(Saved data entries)
══════════

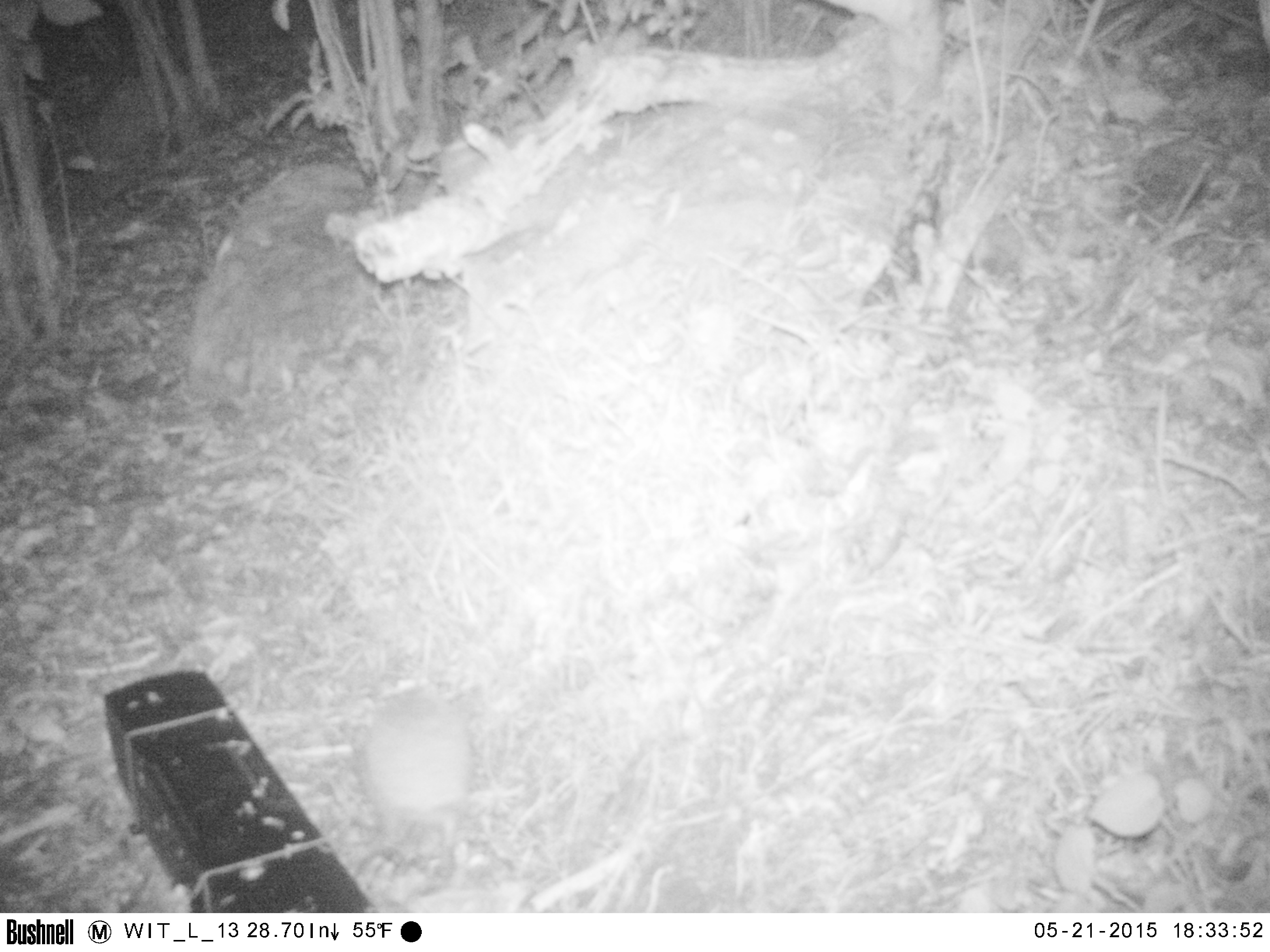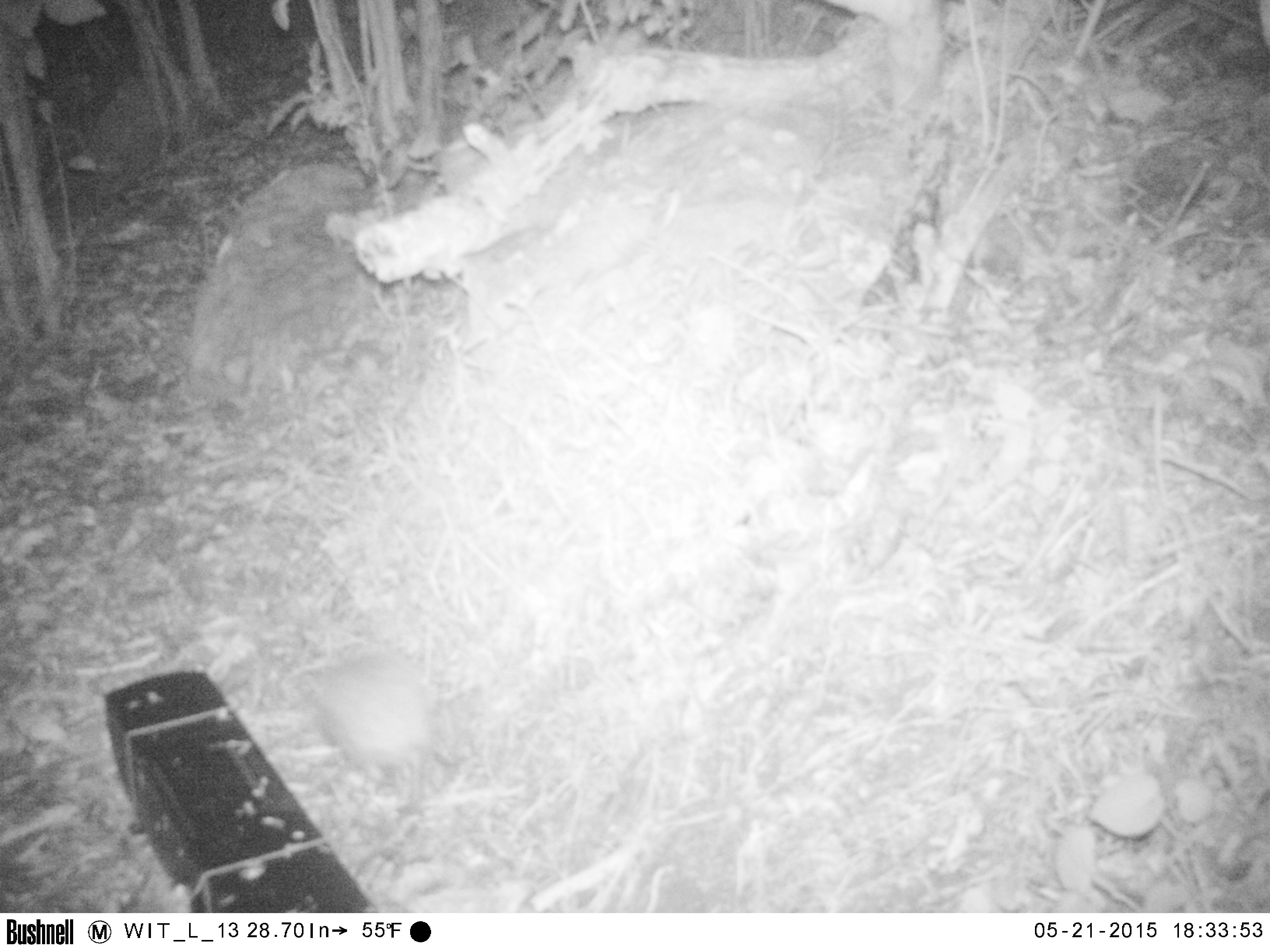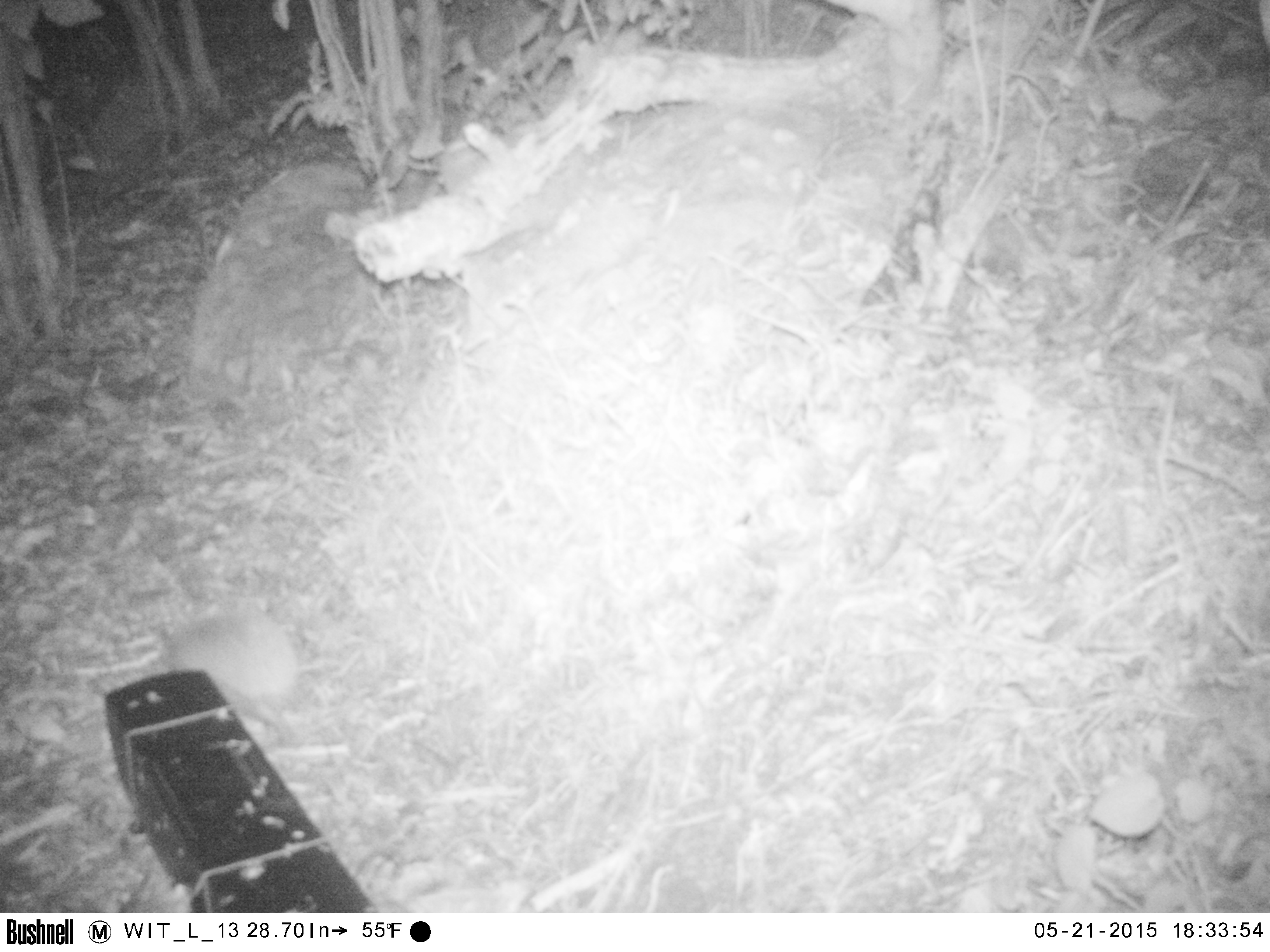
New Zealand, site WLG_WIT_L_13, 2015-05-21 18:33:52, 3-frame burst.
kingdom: Animalia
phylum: Chordata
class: Mammalia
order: Eulipotyphla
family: Erinaceidae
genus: Erinaceus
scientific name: Erinaceus europaeus europaeus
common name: european hedgehog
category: hedgehog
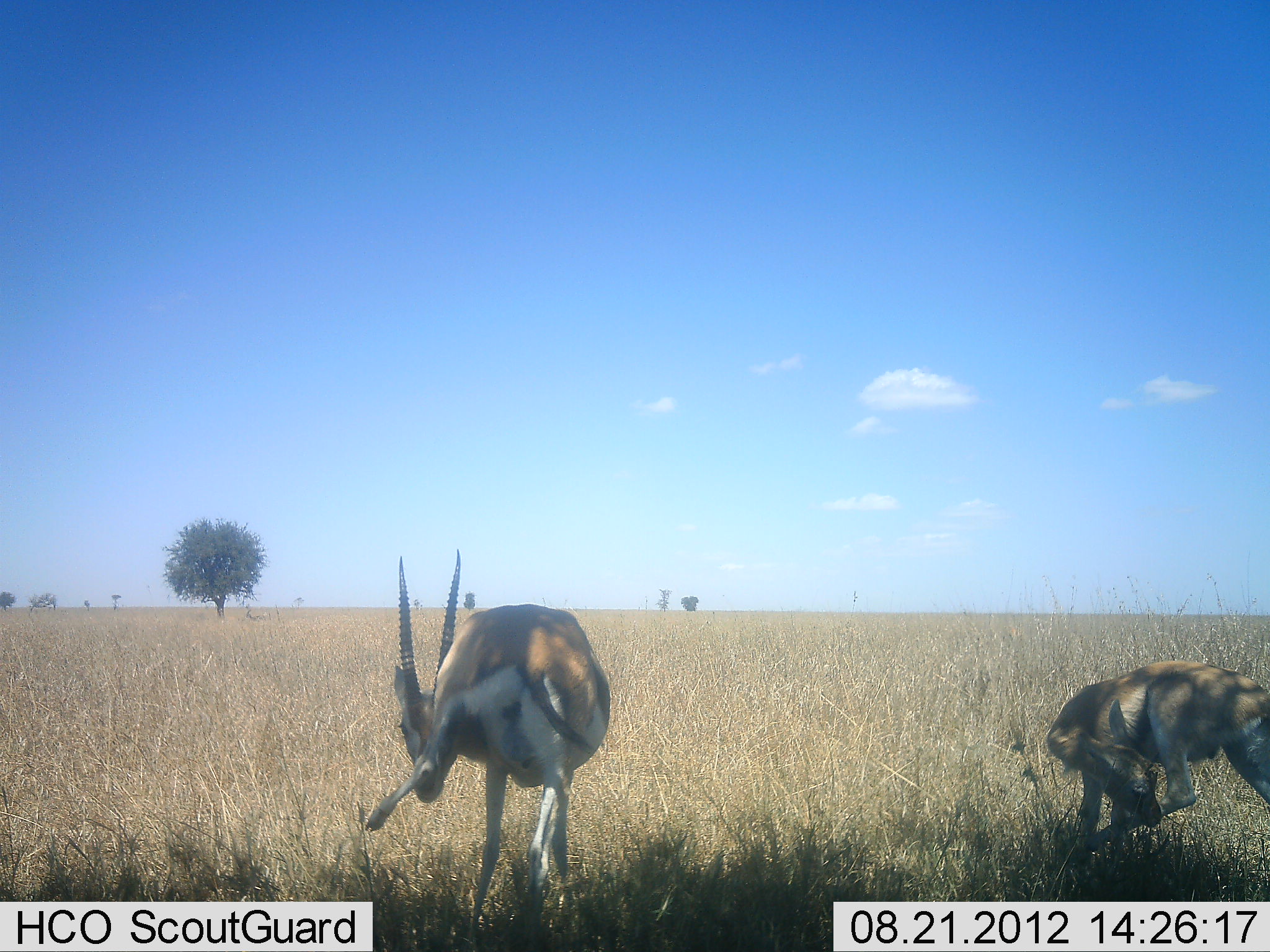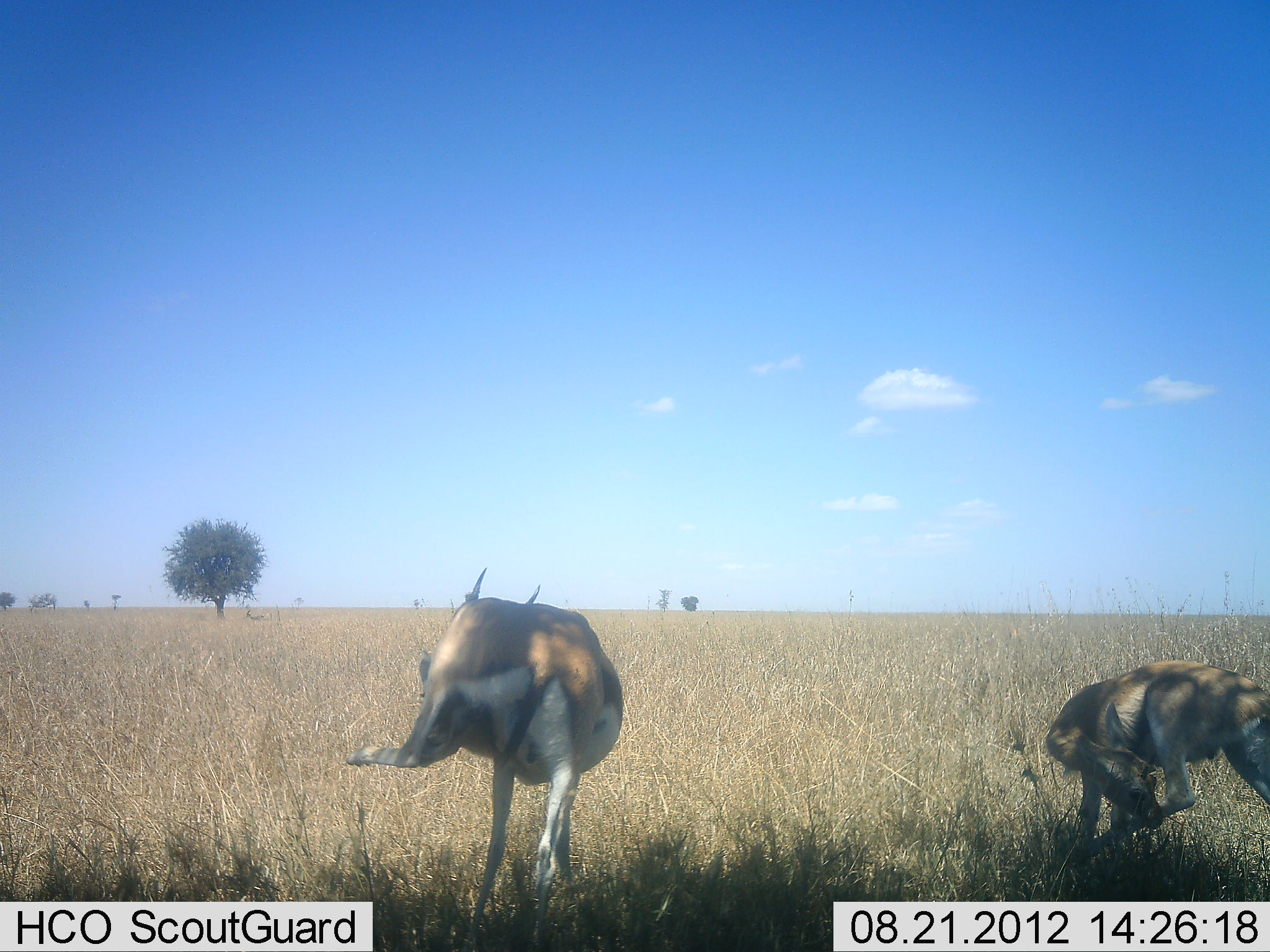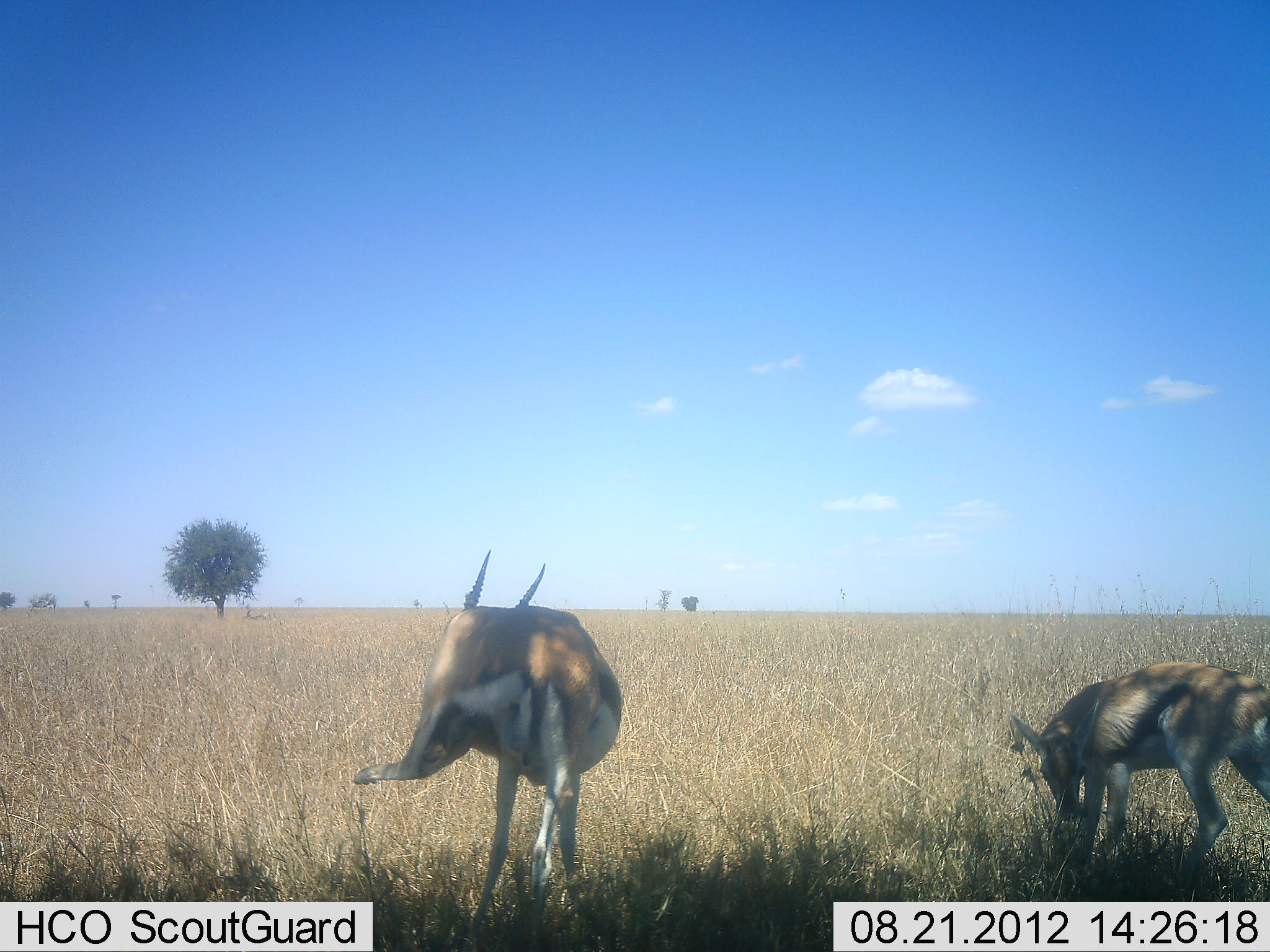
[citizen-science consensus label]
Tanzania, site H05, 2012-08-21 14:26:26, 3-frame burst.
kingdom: Animalia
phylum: Chordata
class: Mammalia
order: Artiodactyla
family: Bovidae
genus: Eudorcas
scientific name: Eudorcas thomsonii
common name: thomson's gazelle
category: gazellethomsons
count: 2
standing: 80%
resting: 0%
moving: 10%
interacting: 20%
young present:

══════════

PROBLEM STATEMENT: Copy out every line of the records that the string "name" appears in.

EXPECTED OUTPUT:
scientific name: Erinaceus europaeus europaeus
common name: european hedgehog
scientific name: Eudorcas thomsonii
common name: thomson's gazelle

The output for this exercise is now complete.